Canadian Journal of Rural Medicine

 

Country cardiograms case 4: Acute posterior myocardial infarction

Can J Rural Med vol 2 (2):87

© 1997 Society of Rural Physicians of Canada


Findings

The electrocardiogram (ECG) presented on p. 76 showed marked ST depression anteriorly, along with nonspecific ST depression and T-wave inversion laterally. These changes could be due to anterior ischemia or acute posterior myocardial infarction (MI).

A 15-lead ECG was obtained by moving the V4 lead from the left precordium to the same position on the right anterior chest (V4R), the V5 lead to just below the tip of the scapula on the left back (V8), and the V6 lead to a point halfway between V8 and the spine (V9), as shown in Fig. 1.

Figure 2 shows the QRS complexes in V8 and V9. There was a 1-mm ST segment elevation in both leads, which is direct evidence of acute posterior MI. The ST depression seen anteriorly (V1 to V4) was therefore reciprocal ST depression, given that these leads face the opposite side of the heart from the current of injury that caused ST elevation in the two posterior leads (Fig. 1).

Discussion

Acute MI must be diagnosed immediately by rural physicians, because the goal is to start thrombolysis within 30 to 60 minutes from the time the patient enters the hospital.[1] Acute posterior and far right MI are difficult to diagnose from a 12-lead ECG, because the 12 leads do not face those areas of the heart.

A 15-lead ECG is indicated when a standard 12-lead ECG fails to give good evidence for acute MI in cases in which posterior or right ventricular MI is suspected, and when the extent of damage in the right ventricle must be determined in cases of inferior MI. ST elevation in lead V4R would be evidence for right ventricular infarction and in leads V8 and V9 for posterior MI. The presence of the anterior reciprocal ST depression significantly improves the positive predictive value of the ECG for acute MI.

There have been no randomized trials showing any benefit of thrombolysis in acute posterior MI. In this case, the ECGs were sent immediately by fax to a cardiologist, who agreed with the diagnosis and recommended immediate thrombolysis during a telephone consultation. He documented his support in a note faxed back to the rural physician. The patient was given tissue plasminogen activator without incident. The creatine kinase level peaked at 500 U/L, and the patient has done well since.

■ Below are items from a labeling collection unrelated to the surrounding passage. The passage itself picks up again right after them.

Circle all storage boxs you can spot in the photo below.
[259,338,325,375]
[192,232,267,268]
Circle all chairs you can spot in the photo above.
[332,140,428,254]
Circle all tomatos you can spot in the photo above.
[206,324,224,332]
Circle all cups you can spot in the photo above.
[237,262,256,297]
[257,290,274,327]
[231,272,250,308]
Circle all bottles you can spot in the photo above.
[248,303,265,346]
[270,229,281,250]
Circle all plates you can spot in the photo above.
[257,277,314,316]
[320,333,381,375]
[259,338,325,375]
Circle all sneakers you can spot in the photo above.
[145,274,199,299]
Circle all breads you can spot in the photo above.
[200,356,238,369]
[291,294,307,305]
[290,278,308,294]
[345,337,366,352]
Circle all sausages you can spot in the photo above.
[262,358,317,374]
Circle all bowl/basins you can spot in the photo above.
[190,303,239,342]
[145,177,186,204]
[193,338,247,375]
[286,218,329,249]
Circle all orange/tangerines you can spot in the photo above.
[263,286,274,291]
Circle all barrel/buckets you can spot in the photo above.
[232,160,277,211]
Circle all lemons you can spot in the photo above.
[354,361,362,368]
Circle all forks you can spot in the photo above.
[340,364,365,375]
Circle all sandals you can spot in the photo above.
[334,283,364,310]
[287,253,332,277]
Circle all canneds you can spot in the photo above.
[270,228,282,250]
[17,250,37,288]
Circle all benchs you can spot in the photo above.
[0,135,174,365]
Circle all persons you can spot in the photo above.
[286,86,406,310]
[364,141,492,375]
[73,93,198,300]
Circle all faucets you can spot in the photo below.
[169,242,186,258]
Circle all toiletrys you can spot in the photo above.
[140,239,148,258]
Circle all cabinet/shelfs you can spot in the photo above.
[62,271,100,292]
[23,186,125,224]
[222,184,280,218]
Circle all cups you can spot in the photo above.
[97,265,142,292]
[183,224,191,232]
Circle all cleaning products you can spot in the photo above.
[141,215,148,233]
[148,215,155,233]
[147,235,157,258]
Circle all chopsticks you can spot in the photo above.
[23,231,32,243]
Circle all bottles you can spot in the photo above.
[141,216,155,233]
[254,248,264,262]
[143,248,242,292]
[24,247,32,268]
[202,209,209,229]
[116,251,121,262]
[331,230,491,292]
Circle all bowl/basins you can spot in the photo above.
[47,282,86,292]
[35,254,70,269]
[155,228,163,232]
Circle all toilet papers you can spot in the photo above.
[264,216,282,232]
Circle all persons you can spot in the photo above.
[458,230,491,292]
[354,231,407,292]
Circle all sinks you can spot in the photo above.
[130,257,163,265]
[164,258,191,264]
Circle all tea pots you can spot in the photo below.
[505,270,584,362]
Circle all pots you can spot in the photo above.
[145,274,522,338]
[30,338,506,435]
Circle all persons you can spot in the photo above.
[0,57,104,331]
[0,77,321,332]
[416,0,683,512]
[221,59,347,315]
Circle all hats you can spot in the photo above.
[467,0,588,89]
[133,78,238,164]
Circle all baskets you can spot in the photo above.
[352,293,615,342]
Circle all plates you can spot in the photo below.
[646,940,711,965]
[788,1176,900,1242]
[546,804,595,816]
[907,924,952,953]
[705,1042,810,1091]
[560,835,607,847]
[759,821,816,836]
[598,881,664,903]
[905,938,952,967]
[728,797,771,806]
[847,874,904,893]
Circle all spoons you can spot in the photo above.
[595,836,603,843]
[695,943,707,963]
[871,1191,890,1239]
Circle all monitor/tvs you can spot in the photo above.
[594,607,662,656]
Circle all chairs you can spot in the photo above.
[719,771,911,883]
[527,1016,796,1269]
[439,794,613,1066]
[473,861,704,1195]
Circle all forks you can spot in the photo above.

The patient was transferred subsequently to an urban hospital for further care. Rural hospitals differ in their ability to care for acute MI patients after thrombolysis.[2,3] This particular rural hospital usually transfers such patients, because the on-call physician does not stay in the hospital and the nursing staff are not able to recognize and treat critical complications of acute MI rapidly enough, given the staffing pattern they have to use. The main complication that cannot be managed satisfactorily is hemodynamically unstable ventricular fibrillation or tachycardia. No research has been done in rural hospitals to determine which patients might suffer sudden severe complications after thrombolysis.

References

  1. Heart and Stroke Foundation of Canada, Canadian Cardiovascular Society and Canadian Association of Emergency Physicians, for the Emergency Cardiac Care Coalition. Recommendations for ensuring early thrombolytic therapy for acture myocardial infarction. Can Med Assoc J 1996;154(4):483-7.
  2. Hindle H, Norheim J, Renger R. Rural Alberta thrombolysis study. Survey of practice patterns for managing acute myocardial infarction. Can Fam Physician 1995; 41:1180-7.
  3. Marshall SA, Godwin NM, Miller RT. Availability of thrombolytic therapy in rural Newfoundland and Labrador. Can Med Assoc J 1995;152(2):177-81.